SELECTED EXTRACT:
------------------------------------------------------------------------

In case anyone cares i have found another interesting links on the new platform:

engadget

----------


## Sockerdrickan

> Linux Handheld - too good to be true?


no
www.openmoko.com

----------


## Luksion Knight

> no
> www.openmoko.com


big difference in the pandora (128MB of RAM @ 600Mhz default clock) and the openmoko (200Mhz, not sure how much RAM)

----------


## gigaferz

the only thing missing for the gp2x , is wireless internet connection..... but other than that its like a ultra portable pc!!!!

----------


## Sockerdrickan

> big difference in the pandora (128MB of RAM @ 600Mhz default clock) and the openmoko (200Mhz, not sure how much RAM)


It is ugly. </*>

----------


## Mikecore

Nokia N810 is what your looking for

----------


## Hortinstein

> big difference in the pandora (128MB of RAM @ 600Mhz default clock) and the openmoko (200Mhz, not sure how much RAM)


openmoko is gonna be 400mhz for consumer version

----------


## Vadi

Really lookingforward to this Pandora thing.

----------


## PoisonedV

It is not a joke, I am on the gp32x forums, formerly known as 'bumblebee' 'craiginator' and now pandora, they have been working on it ever since they disliked the new F200 gph was about to release. Personally I think the Pandora will bomb so hard. The design looks bad too

----------


## Sockerdrickan

It looks really, really, really ugly. I hope they change the design for the sake of Linux reputation.

----------


## BigSilly

So I'm the only person who likes the look of the Pandora then? I think it looks quite cute and very unique. I quite fancy the GP2X as well. The prices are very good for these little Linux toys aren't they?  :Very Happy:

----------


## Jay Jay

> I quite fancy the GP2X as well. The prices are very good for these little Linux toys aren't they?


Yes, very tempting! I saw a review of the GP2X a while back in one of the "Brit mags" and they made a point of mentioning it was Linux powered, which drew my attention. The Webmasters state that it offers the first opportunity for true open development since the days of the Amiga and that sounds heart warming to me.

From what I've seen, the GP2X offers much more scope than the closed-source rivals such as the PSP and at a better price mark too.

----------


## BigSilly

> Yes, very tempting! I saw a review of the GP2X a while back in one of the "Brit mags" and they made a point of mentioning it was Linux powered, which drew my attention. The Webmasters state that it offers the first opportunity for true open development since the days of the Amiga and that sounds heart warming to me.
> 
> *From what I've seen, the GP2X offers much more scope than the closed-source rivals such as the PSP and at a better price mark too*.


You know what? I agree, and I'm going to get one of these in when I get a bit of spare cash. It's a sweet little item. I'll keep an eye out for the Pandora too. 

More of these please!

----------


## Mikecore

Guess I should post info seeing as you ignored my post. 

Nokia N810 enternet tablet.
wireless 
camrea IP phoone calls
GPS built in
music 
videos
games
e-mail
web browsing
IM 
runs linux ( debian based )

http://maemo.org/
http://www.nseries.com/index.html#l=products,n810
http://www.internettablettalk.com/forums/

----------


## chronographer

I agree with previous poster nokia n810 is the way to go. I am going to get one as soon as they are cheaper and I have some spare cash, nearly bought one last night off ebay, used for a week and sold for $480 AUD including postage!

------------------------------------------------------------------------

PROVIDED MATERIAL:

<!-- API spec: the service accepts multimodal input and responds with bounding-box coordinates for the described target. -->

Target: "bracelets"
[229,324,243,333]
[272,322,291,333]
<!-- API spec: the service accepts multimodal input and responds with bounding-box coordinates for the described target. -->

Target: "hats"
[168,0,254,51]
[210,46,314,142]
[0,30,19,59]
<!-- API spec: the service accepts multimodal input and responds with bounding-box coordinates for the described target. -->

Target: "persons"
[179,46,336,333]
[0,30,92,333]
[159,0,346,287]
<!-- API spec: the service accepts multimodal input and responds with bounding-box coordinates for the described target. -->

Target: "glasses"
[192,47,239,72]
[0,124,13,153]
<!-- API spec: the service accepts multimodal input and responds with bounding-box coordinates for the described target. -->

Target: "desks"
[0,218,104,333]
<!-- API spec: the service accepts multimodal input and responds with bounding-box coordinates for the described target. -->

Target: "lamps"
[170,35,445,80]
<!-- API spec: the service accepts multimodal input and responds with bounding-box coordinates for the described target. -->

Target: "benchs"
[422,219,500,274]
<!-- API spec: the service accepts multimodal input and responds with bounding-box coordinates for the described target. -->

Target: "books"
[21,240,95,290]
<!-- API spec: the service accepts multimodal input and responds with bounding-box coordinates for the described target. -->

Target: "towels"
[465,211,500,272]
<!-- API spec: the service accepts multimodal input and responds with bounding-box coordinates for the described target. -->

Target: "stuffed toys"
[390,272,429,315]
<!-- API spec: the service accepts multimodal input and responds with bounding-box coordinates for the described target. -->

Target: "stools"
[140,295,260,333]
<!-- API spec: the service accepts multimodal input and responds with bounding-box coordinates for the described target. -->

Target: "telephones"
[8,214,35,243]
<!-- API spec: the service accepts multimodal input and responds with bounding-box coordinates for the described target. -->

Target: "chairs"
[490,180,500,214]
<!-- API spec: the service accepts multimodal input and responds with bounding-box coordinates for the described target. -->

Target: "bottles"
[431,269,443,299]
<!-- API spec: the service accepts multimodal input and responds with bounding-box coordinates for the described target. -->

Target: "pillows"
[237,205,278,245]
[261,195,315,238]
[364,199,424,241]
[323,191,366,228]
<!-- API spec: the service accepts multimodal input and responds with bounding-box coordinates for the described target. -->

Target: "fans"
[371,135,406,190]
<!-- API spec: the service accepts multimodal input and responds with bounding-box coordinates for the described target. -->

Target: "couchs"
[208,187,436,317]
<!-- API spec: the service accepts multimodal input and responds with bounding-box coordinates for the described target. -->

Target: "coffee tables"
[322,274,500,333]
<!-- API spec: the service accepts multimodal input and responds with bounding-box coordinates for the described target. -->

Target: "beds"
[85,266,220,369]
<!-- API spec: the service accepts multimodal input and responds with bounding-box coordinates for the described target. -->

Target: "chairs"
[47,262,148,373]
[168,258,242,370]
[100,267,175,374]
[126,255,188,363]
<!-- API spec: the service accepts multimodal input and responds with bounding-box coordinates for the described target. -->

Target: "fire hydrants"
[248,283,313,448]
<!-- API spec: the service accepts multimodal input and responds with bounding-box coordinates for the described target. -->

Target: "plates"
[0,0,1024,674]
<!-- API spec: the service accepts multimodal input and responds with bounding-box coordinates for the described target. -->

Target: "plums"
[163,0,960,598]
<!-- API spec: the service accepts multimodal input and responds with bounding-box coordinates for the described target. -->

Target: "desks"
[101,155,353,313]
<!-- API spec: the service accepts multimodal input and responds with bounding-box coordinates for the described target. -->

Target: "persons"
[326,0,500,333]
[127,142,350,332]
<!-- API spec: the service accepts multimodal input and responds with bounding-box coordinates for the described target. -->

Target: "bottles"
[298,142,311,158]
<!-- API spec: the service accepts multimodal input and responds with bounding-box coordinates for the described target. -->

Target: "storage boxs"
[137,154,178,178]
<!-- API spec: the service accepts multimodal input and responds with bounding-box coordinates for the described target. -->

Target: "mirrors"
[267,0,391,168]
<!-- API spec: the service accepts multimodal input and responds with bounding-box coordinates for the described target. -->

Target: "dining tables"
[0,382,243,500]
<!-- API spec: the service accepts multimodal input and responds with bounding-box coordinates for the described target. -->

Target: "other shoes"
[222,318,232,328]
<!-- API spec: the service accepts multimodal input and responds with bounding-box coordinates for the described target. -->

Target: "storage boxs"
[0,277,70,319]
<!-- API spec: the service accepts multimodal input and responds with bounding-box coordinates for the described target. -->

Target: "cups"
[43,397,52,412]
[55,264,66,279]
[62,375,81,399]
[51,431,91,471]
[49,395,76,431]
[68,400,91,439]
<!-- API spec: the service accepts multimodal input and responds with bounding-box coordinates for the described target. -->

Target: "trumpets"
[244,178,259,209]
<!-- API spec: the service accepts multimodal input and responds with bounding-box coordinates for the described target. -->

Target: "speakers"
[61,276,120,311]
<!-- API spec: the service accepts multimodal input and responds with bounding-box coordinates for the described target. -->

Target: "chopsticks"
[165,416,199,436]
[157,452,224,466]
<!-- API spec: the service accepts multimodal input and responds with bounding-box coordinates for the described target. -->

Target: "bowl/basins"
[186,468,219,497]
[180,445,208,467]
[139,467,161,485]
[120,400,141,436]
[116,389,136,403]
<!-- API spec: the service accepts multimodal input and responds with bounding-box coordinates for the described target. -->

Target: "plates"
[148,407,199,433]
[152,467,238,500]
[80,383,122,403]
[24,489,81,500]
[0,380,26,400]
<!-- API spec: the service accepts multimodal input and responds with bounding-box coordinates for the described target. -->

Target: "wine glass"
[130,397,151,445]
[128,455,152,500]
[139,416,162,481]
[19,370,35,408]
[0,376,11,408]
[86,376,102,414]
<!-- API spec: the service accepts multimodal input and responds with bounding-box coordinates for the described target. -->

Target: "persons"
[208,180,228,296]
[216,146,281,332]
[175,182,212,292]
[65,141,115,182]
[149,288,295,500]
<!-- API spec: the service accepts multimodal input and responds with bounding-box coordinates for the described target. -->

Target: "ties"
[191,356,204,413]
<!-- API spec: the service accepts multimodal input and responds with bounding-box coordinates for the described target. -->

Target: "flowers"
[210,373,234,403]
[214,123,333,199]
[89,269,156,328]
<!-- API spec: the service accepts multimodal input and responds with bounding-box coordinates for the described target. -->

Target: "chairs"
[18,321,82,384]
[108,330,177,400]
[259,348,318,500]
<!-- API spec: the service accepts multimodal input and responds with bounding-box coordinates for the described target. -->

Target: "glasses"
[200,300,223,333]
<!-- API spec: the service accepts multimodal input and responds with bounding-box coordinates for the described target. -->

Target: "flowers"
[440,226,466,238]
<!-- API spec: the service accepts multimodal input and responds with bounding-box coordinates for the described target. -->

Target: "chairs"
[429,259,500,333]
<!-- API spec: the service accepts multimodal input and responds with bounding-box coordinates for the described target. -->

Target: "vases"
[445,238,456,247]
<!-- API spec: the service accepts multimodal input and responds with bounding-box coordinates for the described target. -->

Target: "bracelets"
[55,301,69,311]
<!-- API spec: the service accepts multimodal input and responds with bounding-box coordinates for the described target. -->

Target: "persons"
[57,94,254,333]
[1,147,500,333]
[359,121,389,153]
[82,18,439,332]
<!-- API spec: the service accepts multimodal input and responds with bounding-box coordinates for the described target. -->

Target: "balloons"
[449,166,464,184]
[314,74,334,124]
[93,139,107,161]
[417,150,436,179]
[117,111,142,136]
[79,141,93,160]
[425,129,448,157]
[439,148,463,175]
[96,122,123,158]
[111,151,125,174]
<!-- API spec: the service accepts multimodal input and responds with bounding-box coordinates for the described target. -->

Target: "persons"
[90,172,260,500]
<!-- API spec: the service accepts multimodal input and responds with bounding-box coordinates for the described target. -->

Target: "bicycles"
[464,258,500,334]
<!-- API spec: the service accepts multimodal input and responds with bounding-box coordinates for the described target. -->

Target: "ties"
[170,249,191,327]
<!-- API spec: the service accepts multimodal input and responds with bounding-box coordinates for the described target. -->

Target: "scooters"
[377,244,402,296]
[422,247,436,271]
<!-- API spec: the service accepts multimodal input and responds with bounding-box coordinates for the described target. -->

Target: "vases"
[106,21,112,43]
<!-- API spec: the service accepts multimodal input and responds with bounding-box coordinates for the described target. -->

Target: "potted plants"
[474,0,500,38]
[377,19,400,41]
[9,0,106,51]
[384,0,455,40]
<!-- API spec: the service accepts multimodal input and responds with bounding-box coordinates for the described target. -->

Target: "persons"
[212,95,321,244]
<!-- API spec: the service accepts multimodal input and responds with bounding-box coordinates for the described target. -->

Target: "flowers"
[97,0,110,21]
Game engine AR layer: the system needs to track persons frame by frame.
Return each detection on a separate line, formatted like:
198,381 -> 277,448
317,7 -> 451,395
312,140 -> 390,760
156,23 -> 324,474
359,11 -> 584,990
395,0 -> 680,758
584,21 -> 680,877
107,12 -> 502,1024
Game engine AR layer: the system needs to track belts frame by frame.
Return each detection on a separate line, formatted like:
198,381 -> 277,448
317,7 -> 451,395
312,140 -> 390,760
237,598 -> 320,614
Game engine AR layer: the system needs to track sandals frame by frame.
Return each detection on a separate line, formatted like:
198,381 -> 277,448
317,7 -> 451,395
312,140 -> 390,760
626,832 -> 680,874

------------------------------------------------------------------------

REQUEST:
Copy the stretch of the handheld thread from "## Hortinstein" through "this Pandora thing." word for word. Rely only on the handheld thread for what comes next.

OUTPUT:
## Hortinstein

> big difference in the pandora (128MB of RAM @ 600Mhz default clock) and the openmoko (200Mhz, not sure how much RAM)


openmoko is gonna be 400mhz for consumer version

----------


## Vadi

Really lookingforward to this Pandora thing.